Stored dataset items
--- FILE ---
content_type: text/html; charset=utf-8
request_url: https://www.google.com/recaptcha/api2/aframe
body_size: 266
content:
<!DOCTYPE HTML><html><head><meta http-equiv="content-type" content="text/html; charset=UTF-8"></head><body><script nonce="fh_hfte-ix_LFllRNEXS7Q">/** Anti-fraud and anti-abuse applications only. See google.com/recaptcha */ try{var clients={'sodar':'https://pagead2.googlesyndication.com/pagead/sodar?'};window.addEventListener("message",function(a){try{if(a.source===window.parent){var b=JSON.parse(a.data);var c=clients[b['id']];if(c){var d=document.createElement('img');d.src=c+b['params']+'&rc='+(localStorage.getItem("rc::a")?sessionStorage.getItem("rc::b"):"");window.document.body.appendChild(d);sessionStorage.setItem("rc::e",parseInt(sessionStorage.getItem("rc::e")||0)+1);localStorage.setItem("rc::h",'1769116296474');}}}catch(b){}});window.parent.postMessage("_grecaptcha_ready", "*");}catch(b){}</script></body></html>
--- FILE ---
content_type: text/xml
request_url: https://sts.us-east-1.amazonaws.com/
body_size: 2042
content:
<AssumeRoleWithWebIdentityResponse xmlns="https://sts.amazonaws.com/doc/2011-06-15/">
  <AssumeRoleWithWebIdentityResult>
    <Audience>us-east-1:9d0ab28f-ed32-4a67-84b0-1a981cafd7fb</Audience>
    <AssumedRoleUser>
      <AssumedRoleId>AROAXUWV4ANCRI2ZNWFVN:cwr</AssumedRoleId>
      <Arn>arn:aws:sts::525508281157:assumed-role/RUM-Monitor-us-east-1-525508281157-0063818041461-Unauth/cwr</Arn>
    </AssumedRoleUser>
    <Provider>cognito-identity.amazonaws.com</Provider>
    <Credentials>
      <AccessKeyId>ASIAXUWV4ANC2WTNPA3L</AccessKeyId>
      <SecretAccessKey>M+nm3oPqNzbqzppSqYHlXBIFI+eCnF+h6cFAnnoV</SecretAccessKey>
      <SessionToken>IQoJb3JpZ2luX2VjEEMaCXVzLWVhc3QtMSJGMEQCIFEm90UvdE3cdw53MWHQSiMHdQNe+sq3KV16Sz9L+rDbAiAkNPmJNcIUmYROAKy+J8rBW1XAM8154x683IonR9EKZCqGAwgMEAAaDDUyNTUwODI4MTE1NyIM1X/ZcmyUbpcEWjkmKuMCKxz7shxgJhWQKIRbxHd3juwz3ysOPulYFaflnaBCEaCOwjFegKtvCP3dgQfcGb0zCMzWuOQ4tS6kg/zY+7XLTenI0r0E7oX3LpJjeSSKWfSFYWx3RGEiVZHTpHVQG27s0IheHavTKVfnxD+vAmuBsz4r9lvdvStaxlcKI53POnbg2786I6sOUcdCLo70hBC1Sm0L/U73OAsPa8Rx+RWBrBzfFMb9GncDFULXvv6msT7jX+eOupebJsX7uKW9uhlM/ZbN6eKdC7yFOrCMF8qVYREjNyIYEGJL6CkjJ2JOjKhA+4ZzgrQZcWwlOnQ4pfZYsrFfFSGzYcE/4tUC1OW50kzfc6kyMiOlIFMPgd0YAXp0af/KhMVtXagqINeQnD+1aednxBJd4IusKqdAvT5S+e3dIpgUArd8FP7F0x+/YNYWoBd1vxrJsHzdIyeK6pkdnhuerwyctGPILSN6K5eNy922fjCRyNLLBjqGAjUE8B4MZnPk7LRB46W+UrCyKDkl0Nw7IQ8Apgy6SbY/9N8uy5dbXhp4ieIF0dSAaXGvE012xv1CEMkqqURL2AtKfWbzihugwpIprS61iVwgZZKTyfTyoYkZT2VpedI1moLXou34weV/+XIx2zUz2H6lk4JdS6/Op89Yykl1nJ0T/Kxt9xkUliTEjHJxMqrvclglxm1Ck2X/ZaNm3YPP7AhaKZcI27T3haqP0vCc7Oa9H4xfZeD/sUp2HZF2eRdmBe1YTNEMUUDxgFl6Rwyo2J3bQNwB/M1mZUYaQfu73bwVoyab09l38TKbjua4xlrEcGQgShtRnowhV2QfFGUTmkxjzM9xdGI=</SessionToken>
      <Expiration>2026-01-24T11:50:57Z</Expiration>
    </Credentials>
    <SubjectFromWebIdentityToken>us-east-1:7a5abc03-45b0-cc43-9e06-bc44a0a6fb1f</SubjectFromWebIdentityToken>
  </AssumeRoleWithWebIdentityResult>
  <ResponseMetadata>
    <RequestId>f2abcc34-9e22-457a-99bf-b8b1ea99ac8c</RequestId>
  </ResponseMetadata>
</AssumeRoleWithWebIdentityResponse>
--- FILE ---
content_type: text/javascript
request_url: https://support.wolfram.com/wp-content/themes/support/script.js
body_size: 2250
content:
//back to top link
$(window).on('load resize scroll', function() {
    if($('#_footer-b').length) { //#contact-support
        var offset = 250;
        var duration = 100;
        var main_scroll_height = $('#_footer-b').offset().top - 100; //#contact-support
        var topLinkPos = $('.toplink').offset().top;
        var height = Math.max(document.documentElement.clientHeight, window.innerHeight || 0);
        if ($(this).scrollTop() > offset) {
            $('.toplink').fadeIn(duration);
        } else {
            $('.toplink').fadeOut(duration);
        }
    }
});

WHAT TO PRODUCE
Each entry must be reproduced exactly, with nothing added or dropped.

WRITTEN REPLY
--- FILE ---
content_type: text/html; charset=utf-8
request_url: https://www.google.com/recaptcha/api2/aframe
body_size: 266
content:
<!DOCTYPE HTML><html><head><meta http-equiv="content-type" content="text/html; charset=UTF-8"></head><body><script nonce="fh_hfte-ix_LFllRNEXS7Q">/** Anti-fraud and anti-abuse applications only. See google.com/recaptcha */ try{var clients={'sodar':'https://pagead2.googlesyndication.com/pagead/sodar?'};window.addEventListener("message",function(a){try{if(a.source===window.parent){var b=JSON.parse(a.data);var c=clients[b['id']];if(c){var d=document.createElement('img');d.src=c+b['params']+'&rc='+(localStorage.getItem("rc::a")?sessionStorage.getItem("rc::b"):"");window.document.body.appendChild(d);sessionStorage.setItem("rc::e",parseInt(sessionStorage.getItem("rc::e")||0)+1);localStorage.setItem("rc::h",'1769116296474');}}}catch(b){}});window.parent.postMessage("_grecaptcha_ready", "*");}catch(b){}</script></body></html>
--- FILE ---
content_type: text/xml
request_url: https://sts.us-east-1.amazonaws.com/
body_size: 2042
content:
<AssumeRoleWithWebIdentityResponse xmlns="https://sts.amazonaws.com/doc/2011-06-15/">
  <AssumeRoleWithWebIdentityResult>
    <Audience>us-east-1:9d0ab28f-ed32-4a67-84b0-1a981cafd7fb</Audience>
    <AssumedRoleUser>
      <AssumedRoleId>AROAXUWV4ANCRI2ZNWFVN:cwr</AssumedRoleId>
      <Arn>arn:aws:sts::525508281157:assumed-role/RUM-Monitor-us-east-1-525508281157-0063818041461-Unauth/cwr</Arn>
    </AssumedRoleUser>
    <Provider>cognito-identity.amazonaws.com</Provider>
    <Credentials>
      <AccessKeyId>ASIAXUWV4ANC2WTNPA3L</AccessKeyId>
      <SecretAccessKey>M+nm3oPqNzbqzppSqYHlXBIFI+eCnF+h6cFAnnoV</SecretAccessKey>
      <SessionToken>IQoJb3JpZ2luX2VjEEMaCXVzLWVhc3QtMSJGMEQCIFEm90UvdE3cdw53MWHQSiMHdQNe+sq3KV16Sz9L+rDbAiAkNPmJNcIUmYROAKy+J8rBW1XAM8154x683IonR9EKZCqGAwgMEAAaDDUyNTUwODI4MTE1NyIM1X/ZcmyUbpcEWjkmKuMCKxz7shxgJhWQKIRbxHd3juwz3ysOPulYFaflnaBCEaCOwjFegKtvCP3dgQfcGb0zCMzWuOQ4tS6kg/zY+7XLTenI0r0E7oX3LpJjeSSKWfSFYWx3RGEiVZHTpHVQG27s0IheHavTKVfnxD+vAmuBsz4r9lvdvStaxlcKI53POnbg2786I6sOUcdCLo70hBC1Sm0L/U73OAsPa8Rx+RWBrBzfFMb9GncDFULXvv6msT7jX+eOupebJsX7uKW9uhlM/ZbN6eKdC7yFOrCMF8qVYREjNyIYEGJL6CkjJ2JOjKhA+4ZzgrQZcWwlOnQ4pfZYsrFfFSGzYcE/4tUC1OW50kzfc6kyMiOlIFMPgd0YAXp0af/KhMVtXagqINeQnD+1aednxBJd4IusKqdAvT5S+e3dIpgUArd8FP7F0x+/YNYWoBd1vxrJsHzdIyeK6pkdnhuerwyctGPILSN6K5eNy922fjCRyNLLBjqGAjUE8B4MZnPk7LRB46W+UrCyKDkl0Nw7IQ8Apgy6SbY/9N8uy5dbXhp4ieIF0dSAaXGvE012xv1CEMkqqURL2AtKfWbzihugwpIprS61iVwgZZKTyfTyoYkZT2VpedI1moLXou34weV/+XIx2zUz2H6lk4JdS6/Op89Yykl1nJ0T/Kxt9xkUliTEjHJxMqrvclglxm1Ck2X/ZaNm3YPP7AhaKZcI27T3haqP0vCc7Oa9H4xfZeD/sUp2HZF2eRdmBe1YTNEMUUDxgFl6Rwyo2J3bQNwB/M1mZUYaQfu73bwVoyab09l38TKbjua4xlrEcGQgShtRnowhV2QfFGUTmkxjzM9xdGI=</SessionToken>
      <Expiration>2026-01-24T11:50:57Z</Expiration>
    </Credentials>
    <SubjectFromWebIdentityToken>us-east-1:7a5abc03-45b0-cc43-9e06-bc44a0a6fb1f</SubjectFromWebIdentityToken>
  </AssumeRoleWithWebIdentityResult>
  <ResponseMetadata>
    <RequestId>f2abcc34-9e22-457a-99bf-b8b1ea99ac8c</RequestId>
  </ResponseMetadata>
</AssumeRoleWithWebIdentityResponse>
--- FILE ---
content_type: text/javascript
request_url: https://support.wolfram.com/wp-content/themes/support/script.js
body_size: 2250
content:
//back to top link
$(window).on('load resize scroll', function() {
    if($('#_footer-b').length) { //#contact-support
        var offset = 250;
        var duration = 100;
        var main_scroll_height = $('#_footer-b').offset().top - 100; //#contact-support
        var topLinkPos = $('.toplink').offset().top;
        var height = Math.max(document.documentElement.clientHeight, window.innerHeight || 0);
        if ($(this).scrollTop() > offset) {
            $('.toplink').fadeIn(duration);
        } else {
            $('.toplink').fadeOut(duration);
        }
    }
});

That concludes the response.